Eles também usaram dados de satélite para calcular as partículas poluentes inaláveis, menores que 2,5 micrômetros, conhecidas como poeira fina. Esse tipo de poluente entra facilmente nos pulmões e, posteriormente, cai na corrente sanguínea. Em paralelo, os pesquisadores utilizaram as referências residenciais das mulheres para observar a poluição nos locais onde elas viviam.

Quando todos os dados da pesquisa foram cruzados, os investigadores conseguiram observar que a cada centímetro cúbico de poluição ocorria também uma diminuição de 6,23 centímetros cúbicos de matéria branca nas pessoas – o equivalente a algo em torno de um e dois anos de envelhecimento cerebral.

De acordo com a matéria, o estudo tomou o cuidado ainda de analisar vários pontos como sedentarismo, tabagismo, índice de massa corporal.
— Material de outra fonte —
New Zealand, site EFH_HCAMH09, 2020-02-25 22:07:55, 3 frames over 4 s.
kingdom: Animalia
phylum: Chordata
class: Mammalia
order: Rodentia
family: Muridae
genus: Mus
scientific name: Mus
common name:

Mesmo com todos os fatores, o resultado final continuou garantindo a associação entre o envelhecimento precoce do cérebro e a poluição do ar.

Ou seja, se na listinha de problemas relacionados à poluição do ar já tinha coisas como rinite, bronquite, alergia, enfisemas, câncer, envelhecimento da pele e problemas cardiovasculares, já podemos colocar nessa conta também aceleramento da perda de funções cognitivas, aumento do risco de derrame e a perda de função cerebral, também conhecida como demência.

Vale lembrar que nas últimas medições do ar no Brasil, foi apontado que só em São Paulo 99 mil pessoas morreram entre 2006 e 2011 em função de doenças respiratórias ou cardiovasculares ligadas à poluição. No Rio de Janeiro, o número foi de 36 mil no mesmo período.